- About this exercise -
Count the lines of the data that contain the string "Native", matching case exactly. Reply with the number alone.
++++ Dataset excerpts ++++
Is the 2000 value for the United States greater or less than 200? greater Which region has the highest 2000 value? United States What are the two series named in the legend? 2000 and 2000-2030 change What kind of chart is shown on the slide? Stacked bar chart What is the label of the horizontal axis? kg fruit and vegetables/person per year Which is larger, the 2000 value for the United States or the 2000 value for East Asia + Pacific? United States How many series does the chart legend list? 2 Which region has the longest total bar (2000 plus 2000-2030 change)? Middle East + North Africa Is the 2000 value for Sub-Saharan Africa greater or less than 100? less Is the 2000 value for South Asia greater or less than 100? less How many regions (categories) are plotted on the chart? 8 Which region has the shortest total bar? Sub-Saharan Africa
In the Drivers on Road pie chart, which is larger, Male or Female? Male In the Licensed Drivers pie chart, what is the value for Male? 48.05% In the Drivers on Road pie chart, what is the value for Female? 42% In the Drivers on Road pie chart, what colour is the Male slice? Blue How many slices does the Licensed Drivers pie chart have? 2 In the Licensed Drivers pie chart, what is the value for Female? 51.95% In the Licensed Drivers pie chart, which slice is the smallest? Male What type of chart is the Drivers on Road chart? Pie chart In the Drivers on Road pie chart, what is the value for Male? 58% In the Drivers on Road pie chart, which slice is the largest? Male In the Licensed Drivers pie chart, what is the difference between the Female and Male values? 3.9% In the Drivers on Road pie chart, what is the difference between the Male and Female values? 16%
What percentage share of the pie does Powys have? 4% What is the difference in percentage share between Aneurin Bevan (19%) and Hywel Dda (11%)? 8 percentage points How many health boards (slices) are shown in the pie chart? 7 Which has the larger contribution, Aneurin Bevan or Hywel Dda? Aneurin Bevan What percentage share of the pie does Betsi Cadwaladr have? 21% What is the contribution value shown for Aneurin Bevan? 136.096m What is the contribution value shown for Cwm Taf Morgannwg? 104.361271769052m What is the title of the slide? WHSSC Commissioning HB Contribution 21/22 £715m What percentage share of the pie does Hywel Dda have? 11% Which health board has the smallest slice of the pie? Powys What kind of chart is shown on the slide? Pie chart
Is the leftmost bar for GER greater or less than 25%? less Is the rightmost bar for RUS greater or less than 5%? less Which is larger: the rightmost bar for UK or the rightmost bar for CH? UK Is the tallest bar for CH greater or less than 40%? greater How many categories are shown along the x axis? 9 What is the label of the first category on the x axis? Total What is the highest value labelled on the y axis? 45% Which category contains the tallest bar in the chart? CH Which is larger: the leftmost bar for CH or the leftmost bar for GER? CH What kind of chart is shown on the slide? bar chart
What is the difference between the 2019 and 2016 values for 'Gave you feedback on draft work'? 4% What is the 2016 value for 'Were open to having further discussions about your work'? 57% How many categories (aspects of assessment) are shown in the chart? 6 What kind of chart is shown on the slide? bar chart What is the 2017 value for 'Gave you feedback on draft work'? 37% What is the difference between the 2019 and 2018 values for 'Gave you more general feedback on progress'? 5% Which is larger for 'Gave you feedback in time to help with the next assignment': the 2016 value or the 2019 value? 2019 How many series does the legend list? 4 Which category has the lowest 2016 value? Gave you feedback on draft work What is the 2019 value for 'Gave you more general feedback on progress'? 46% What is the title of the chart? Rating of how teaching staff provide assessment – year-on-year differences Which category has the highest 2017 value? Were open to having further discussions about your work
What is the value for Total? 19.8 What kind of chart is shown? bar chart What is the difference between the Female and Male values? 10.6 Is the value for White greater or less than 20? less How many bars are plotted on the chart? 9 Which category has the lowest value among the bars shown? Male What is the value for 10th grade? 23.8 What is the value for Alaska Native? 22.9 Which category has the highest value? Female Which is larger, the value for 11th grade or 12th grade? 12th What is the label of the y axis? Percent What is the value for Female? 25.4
++++
- Completed task -
1